# taz.de -- Abschiebung nach Italien: Wille zur Härte
       
       > Unterstützer vor Ort und der niedersächsische Innenminister wollen, dass
       > Ben Bakayoko in Gifhorn bleiben kann. Das Bundesamt für Flüchtlinge
       > bleibt hart.
       
 (IMG) Bild: Zukunft ungewiss: Ben und seine Freundin Stefanie in ihrer Wohnung
       
       Gifhorn taz | Vom Sofa aus, auf dem Ben Bakayoko sitzt, fällt sein Blick
       durch das Fenster auf die Einfahrt. Seit Wochen hat der 22-Jährige mit
       seiner Freundin auf diesem Sofa übernachtet; „um sehen zu können, wenn sie
       kommen“. Er meint die Polizeibeamten, die ihn nach dem Willen des
       Bundesamts für Migration nach Italien abschieben sollen. Ben Bakayoko ist
       angespannt.

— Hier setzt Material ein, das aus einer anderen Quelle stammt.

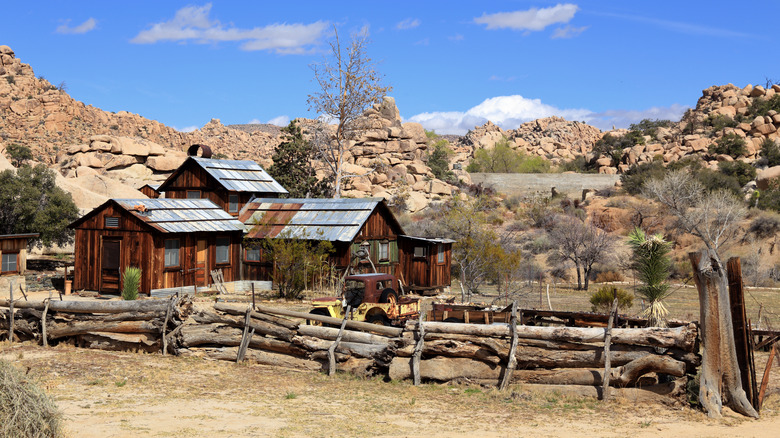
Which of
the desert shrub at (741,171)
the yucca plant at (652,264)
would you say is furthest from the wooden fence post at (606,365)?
the desert shrub at (741,171)

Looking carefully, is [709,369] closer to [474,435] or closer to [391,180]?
[474,435]

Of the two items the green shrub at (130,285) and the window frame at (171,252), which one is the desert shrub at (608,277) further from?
the green shrub at (130,285)

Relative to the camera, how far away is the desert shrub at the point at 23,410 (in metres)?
8.97

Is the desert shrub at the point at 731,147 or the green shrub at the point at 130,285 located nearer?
the green shrub at the point at 130,285

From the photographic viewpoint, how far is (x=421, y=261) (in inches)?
1304

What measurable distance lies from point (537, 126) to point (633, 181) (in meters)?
74.9

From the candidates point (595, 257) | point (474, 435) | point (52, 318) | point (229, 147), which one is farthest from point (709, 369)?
point (229, 147)

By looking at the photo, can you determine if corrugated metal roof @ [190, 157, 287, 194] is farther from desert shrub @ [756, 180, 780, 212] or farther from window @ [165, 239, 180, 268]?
desert shrub @ [756, 180, 780, 212]

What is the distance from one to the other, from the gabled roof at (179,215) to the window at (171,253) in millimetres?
711

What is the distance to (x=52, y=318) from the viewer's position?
1892 centimetres

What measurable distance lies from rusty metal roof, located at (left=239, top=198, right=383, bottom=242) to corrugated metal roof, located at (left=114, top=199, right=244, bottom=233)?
1.14m

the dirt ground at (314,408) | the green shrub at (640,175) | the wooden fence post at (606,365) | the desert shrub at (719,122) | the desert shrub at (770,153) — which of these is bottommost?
the dirt ground at (314,408)

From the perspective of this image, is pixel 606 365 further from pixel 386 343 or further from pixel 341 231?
pixel 341 231

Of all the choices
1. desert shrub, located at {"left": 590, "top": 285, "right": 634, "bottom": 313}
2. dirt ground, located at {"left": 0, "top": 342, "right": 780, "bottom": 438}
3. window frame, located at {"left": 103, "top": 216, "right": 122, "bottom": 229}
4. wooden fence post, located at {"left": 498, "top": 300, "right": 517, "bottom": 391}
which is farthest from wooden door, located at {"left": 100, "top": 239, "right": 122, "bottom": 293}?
wooden fence post, located at {"left": 498, "top": 300, "right": 517, "bottom": 391}
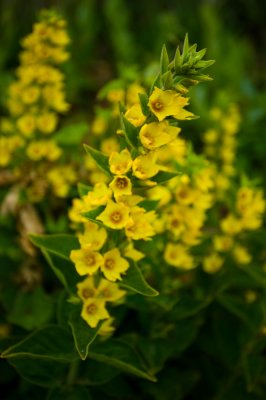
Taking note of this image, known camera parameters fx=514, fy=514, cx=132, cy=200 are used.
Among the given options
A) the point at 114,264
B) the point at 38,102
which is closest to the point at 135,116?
the point at 114,264

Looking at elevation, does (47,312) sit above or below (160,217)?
below

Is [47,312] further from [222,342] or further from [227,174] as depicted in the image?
[227,174]

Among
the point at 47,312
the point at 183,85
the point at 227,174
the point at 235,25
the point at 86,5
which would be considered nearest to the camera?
the point at 183,85

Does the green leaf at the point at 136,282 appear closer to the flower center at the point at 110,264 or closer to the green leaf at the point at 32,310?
the flower center at the point at 110,264

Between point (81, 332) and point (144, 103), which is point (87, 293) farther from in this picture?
point (144, 103)

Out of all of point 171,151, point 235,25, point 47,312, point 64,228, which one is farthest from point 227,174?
point 235,25

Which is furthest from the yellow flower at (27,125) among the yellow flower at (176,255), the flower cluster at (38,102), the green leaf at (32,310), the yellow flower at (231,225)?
the yellow flower at (231,225)

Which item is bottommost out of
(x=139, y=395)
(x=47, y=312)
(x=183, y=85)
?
(x=139, y=395)
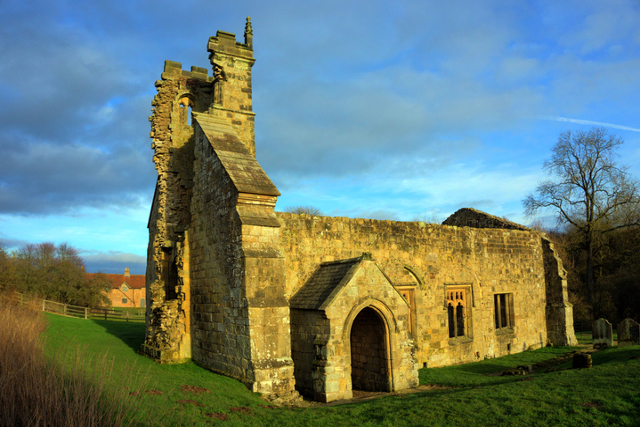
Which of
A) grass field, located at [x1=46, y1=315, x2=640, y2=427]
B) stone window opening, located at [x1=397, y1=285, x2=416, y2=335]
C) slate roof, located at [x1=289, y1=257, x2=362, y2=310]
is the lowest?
grass field, located at [x1=46, y1=315, x2=640, y2=427]

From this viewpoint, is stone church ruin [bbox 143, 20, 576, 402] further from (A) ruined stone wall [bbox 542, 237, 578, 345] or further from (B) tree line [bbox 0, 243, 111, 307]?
(B) tree line [bbox 0, 243, 111, 307]

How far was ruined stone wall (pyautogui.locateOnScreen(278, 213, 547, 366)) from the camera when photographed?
1289 cm

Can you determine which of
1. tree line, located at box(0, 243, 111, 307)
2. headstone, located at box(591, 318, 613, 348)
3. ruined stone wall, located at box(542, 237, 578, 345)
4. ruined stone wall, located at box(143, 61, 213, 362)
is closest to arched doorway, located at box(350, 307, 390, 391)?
ruined stone wall, located at box(143, 61, 213, 362)

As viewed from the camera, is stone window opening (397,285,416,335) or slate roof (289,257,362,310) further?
stone window opening (397,285,416,335)

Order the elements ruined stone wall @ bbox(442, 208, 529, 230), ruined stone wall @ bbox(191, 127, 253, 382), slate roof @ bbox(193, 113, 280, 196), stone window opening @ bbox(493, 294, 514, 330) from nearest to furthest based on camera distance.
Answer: ruined stone wall @ bbox(191, 127, 253, 382), slate roof @ bbox(193, 113, 280, 196), stone window opening @ bbox(493, 294, 514, 330), ruined stone wall @ bbox(442, 208, 529, 230)

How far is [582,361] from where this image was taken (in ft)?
38.0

Die Frist des anhängigen Dublin-Verfahrens läuft noch bis zum
       23. April: Danach würde sein Fall unter nationales Recht fallen, er könnte
       sein Leben in Gifhorn ganz normal weiterführen.
       
       Am vergangenen Montag klingelte es um 3 Uhr Morgens, die Polizei war da.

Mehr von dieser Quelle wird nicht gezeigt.